Hoje vamos falar sobre a Bruxaria.. O que é visto como "bruxaria", hoje, nem sempre ganhou este nome..
É importante lembrarmos que, antes do Cristianismo, havia várias religiões para distintos povos. Ou seja, os pagãos não eram Bruxos e nem Bruxas. Eles eram o equivalente, na atualidade, os cristãos na Era Cristã.. Ou seja, as pessoas comuns que possuíam uma religião naquele contexto. É claro, como há cargos de poder religioso dentro do Cristianismo, havia também, cargos de poder religioso dentro das religiões antigas.
Não direi que o conceito de bruxaria veio, exclusivamente, da Igreja Católica. Mas, o termo Bruxaria, sim, foi adotado, ampliado e enviesado por esta. A bruxaria, se tornou um nome para aqueles que possuíam um conjunto de práticas e pensamentos que eram considerados hereges, ou seja, que não seguiam as regras e as demandas da Igreja Católica. E, não foi somente este termo que o Cristianismo corrompeu! Outro termo associado às bruxas e que foi alterado de forma negativa, foi o termo "profano". Profano, nada mais era (e ainda é, dentro do Ocultismo), alguém que não está inserido nos conhecimentos sagrados. Ou seja, são as pessoas comuns que estão ignorantes do conhecimento que os sacerdotes possuem. Mas, a Igreja vulgarizou este termo como algo CONTRÁRIO ao sagrado.. Então, as bruxas seriam "profanas", não por estarem DE FORA daquele conhecimento, mas, por estarem CONTRA a Igreja, perceberam?

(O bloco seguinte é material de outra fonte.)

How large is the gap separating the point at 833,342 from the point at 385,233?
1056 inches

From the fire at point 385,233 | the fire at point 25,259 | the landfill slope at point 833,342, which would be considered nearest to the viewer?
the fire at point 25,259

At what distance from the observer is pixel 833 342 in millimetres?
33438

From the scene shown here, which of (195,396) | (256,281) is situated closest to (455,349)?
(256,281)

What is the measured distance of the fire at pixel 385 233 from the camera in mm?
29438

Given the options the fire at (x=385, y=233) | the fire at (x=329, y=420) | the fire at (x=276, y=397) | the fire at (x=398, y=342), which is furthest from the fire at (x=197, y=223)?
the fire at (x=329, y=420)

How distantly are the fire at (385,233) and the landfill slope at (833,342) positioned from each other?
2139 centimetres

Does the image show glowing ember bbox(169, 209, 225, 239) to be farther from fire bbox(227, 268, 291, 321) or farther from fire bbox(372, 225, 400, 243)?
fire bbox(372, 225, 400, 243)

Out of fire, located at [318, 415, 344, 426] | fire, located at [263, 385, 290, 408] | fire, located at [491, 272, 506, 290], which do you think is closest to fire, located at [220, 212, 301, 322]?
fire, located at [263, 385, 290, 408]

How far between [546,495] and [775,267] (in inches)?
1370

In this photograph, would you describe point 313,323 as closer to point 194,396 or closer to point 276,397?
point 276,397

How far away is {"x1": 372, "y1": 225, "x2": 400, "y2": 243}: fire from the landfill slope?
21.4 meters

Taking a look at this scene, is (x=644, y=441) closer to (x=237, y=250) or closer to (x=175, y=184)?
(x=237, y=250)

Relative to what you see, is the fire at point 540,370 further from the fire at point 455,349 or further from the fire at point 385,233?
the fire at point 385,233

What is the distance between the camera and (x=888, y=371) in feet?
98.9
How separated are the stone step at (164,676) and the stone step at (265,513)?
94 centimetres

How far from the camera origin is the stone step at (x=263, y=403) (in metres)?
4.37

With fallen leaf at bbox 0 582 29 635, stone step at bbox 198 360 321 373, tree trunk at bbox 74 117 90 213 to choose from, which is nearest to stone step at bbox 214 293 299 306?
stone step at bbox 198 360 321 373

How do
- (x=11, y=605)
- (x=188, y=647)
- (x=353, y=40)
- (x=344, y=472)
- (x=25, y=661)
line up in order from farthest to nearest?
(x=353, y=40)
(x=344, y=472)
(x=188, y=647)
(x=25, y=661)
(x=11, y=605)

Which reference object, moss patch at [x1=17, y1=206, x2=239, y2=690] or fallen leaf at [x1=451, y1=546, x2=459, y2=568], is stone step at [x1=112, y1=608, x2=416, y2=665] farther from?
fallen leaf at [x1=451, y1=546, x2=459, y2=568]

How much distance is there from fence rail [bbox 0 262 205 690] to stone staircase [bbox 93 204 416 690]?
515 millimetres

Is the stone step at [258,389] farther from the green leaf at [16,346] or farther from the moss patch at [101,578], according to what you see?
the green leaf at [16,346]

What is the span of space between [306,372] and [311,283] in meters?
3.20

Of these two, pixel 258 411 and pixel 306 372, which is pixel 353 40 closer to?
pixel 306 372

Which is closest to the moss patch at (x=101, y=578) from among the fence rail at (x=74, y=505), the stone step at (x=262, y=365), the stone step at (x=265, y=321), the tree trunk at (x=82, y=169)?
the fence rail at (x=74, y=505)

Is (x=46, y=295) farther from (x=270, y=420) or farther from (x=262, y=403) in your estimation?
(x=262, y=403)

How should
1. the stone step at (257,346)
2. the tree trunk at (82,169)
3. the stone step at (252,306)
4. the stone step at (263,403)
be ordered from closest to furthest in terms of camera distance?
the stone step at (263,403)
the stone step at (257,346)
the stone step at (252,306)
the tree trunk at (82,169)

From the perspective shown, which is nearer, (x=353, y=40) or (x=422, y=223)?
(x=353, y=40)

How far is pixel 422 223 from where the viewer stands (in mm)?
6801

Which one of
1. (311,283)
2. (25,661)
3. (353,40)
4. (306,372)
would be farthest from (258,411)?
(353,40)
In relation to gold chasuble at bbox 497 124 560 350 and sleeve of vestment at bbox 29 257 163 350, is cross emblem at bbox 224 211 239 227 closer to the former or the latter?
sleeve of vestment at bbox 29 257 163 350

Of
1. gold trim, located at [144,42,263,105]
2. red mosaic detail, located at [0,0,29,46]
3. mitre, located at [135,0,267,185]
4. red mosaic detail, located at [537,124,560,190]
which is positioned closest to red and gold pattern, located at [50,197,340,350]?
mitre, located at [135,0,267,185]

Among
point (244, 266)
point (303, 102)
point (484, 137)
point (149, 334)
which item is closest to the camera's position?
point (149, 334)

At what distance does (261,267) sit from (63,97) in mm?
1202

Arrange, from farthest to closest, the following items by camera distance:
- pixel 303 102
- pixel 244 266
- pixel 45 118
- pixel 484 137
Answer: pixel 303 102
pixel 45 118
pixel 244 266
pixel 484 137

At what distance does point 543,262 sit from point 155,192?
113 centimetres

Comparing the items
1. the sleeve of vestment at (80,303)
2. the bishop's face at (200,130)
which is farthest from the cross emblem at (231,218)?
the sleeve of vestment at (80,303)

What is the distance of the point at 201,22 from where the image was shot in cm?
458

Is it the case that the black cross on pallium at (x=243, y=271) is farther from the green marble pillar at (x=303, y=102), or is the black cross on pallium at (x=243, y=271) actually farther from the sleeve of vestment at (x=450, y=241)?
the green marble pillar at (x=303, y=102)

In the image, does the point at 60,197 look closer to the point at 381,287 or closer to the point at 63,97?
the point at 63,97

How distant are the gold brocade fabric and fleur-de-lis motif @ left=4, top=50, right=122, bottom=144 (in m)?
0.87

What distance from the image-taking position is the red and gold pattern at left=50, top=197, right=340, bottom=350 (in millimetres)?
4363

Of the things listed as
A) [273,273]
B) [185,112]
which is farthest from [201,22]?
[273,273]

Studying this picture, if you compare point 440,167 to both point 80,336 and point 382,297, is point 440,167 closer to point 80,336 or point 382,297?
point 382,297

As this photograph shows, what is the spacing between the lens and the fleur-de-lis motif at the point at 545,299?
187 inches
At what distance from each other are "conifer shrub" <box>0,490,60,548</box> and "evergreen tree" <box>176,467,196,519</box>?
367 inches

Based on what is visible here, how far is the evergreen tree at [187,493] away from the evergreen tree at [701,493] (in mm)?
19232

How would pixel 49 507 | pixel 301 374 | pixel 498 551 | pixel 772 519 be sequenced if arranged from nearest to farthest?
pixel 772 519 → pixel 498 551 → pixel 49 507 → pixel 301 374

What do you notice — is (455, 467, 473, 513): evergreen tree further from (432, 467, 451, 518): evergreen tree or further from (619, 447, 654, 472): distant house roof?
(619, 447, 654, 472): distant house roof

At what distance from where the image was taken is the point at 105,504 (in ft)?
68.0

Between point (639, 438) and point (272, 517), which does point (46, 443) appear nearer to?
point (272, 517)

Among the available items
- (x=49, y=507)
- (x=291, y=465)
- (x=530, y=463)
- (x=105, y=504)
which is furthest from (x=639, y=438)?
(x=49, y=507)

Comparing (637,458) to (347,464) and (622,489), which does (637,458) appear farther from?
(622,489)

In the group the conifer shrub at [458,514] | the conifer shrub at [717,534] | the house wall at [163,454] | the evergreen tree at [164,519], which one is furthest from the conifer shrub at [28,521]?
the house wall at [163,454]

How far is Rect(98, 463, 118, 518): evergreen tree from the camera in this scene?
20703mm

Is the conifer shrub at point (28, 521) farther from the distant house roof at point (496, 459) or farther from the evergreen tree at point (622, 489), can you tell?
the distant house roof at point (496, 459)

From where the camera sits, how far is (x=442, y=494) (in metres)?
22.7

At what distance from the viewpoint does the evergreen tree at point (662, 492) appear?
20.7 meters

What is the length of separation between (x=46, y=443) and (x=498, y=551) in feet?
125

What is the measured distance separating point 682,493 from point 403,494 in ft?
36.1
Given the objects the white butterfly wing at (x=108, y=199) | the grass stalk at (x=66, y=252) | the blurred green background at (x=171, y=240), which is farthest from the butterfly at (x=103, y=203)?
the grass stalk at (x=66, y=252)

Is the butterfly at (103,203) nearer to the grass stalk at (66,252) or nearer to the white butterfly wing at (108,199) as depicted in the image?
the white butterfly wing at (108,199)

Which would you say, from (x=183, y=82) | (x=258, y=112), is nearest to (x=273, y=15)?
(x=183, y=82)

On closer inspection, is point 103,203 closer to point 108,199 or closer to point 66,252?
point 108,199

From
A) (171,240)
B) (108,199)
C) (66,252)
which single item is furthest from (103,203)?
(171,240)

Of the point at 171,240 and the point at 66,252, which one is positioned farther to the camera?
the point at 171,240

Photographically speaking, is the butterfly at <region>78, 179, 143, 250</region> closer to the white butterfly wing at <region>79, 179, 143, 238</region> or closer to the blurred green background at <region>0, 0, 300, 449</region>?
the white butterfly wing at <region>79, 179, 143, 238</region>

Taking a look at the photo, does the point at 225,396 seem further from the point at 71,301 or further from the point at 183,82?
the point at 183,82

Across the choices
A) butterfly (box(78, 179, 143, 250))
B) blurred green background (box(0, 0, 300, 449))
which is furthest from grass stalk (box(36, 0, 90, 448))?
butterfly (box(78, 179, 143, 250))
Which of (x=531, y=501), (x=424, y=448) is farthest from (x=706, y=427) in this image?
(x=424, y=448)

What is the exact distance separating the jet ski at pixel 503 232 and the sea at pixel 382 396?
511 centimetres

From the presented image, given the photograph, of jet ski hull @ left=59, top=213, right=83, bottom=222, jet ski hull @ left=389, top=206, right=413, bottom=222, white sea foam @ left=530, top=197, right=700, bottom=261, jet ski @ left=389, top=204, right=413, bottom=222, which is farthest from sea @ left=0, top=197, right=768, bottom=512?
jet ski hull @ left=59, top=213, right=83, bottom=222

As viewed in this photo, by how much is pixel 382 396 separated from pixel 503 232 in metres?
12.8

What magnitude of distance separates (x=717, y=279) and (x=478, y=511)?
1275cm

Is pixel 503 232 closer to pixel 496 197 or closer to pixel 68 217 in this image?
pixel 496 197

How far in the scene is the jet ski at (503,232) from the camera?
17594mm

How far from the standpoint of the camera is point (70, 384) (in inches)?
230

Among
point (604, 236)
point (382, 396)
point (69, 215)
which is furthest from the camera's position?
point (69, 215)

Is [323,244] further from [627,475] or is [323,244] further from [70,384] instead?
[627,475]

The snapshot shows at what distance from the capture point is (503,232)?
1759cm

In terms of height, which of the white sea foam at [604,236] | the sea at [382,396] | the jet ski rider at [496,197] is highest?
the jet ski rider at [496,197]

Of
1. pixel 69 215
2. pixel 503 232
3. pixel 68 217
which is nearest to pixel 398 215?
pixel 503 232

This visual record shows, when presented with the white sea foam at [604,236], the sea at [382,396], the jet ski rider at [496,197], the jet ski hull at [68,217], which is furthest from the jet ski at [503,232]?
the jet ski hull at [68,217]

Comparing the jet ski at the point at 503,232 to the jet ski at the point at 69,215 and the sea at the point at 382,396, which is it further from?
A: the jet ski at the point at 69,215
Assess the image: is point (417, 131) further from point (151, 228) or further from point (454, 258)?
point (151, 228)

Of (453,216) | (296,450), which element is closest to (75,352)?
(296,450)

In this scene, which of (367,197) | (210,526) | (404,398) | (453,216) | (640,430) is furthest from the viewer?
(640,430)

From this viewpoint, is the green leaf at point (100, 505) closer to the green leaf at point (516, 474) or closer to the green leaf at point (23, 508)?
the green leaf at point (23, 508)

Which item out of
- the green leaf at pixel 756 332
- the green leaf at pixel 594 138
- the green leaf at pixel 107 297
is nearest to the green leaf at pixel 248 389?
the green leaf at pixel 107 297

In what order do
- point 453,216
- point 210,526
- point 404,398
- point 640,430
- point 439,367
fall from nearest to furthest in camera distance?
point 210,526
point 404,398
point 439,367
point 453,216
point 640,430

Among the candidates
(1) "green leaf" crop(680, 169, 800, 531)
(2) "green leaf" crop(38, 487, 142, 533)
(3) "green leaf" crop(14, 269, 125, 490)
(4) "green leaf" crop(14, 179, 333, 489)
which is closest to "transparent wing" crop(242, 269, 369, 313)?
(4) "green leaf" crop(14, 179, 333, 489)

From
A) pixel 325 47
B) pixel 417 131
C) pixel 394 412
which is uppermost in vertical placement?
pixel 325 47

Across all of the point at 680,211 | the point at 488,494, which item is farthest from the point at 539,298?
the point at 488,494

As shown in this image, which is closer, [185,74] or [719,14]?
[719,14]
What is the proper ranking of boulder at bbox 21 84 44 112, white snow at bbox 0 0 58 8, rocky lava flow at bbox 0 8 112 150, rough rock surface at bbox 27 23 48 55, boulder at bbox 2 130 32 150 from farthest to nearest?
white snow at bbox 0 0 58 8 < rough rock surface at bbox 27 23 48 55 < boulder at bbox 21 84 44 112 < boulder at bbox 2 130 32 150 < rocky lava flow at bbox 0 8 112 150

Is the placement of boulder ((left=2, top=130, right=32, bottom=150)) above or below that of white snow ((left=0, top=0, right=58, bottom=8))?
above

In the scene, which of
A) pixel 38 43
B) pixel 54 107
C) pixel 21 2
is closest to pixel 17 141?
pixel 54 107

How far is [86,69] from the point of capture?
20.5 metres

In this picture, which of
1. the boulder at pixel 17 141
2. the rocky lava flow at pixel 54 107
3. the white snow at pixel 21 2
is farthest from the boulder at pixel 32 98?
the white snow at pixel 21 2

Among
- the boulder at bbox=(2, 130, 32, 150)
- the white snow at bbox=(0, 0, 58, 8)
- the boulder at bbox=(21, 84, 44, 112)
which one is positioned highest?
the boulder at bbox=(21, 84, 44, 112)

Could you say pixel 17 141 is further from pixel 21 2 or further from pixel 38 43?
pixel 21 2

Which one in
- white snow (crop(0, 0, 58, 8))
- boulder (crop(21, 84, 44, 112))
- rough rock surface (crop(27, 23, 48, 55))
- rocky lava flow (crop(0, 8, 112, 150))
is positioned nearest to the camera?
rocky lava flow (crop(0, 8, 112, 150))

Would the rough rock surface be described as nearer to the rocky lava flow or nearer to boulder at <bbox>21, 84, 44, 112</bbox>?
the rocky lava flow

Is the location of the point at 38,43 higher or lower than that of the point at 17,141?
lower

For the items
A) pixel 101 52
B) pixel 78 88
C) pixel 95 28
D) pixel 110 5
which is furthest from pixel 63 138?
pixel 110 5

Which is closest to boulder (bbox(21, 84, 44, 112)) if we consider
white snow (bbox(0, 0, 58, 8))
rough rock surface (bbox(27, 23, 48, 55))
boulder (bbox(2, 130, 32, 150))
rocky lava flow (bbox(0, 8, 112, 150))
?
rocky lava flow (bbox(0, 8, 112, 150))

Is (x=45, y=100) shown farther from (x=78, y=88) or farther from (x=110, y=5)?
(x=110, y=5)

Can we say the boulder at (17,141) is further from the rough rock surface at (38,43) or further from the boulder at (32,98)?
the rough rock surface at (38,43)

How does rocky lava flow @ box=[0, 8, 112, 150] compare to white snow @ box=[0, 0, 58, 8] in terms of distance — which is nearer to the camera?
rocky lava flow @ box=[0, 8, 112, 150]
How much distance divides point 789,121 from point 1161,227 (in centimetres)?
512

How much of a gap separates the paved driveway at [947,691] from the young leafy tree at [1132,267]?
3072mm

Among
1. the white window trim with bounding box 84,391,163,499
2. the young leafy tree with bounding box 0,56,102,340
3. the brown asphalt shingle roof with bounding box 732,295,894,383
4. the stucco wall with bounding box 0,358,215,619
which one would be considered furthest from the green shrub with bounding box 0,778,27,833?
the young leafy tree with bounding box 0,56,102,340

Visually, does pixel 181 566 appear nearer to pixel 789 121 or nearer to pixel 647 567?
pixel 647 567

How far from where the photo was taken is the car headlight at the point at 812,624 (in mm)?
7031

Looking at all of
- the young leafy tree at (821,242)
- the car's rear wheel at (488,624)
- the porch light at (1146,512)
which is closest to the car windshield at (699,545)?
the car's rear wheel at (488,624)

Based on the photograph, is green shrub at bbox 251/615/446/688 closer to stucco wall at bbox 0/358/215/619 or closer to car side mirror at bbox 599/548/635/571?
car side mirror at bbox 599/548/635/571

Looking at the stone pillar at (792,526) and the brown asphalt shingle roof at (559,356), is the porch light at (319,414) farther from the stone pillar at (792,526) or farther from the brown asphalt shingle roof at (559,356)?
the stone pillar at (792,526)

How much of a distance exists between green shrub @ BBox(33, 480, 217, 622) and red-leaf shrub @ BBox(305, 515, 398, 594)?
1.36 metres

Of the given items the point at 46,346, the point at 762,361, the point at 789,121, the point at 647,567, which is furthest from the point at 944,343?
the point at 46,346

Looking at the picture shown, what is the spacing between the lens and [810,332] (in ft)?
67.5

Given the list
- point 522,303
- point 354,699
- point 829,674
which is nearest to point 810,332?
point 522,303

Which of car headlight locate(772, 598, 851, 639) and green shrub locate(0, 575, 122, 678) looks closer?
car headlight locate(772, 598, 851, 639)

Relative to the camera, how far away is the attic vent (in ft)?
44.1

Assim, depois das perseguições da Igreja Católica, até a atualidade, as "bruxas" caíram em duas vias do imaginário popular: a mulher (ou homem) que é feia, má e perversa. Ou, a pessoa boazinha que ama a natureza, dança com duendes e abraça as árvores... Quando, na verdade, essas pessoas, eram apenas pessoas, como um cristão hoje, é a apenas uma pessoa.. Não tem poderes mágicos, não tem nada de fantasioso.. Essas pessoas seguiam suas vidas com suas crenças, como nós.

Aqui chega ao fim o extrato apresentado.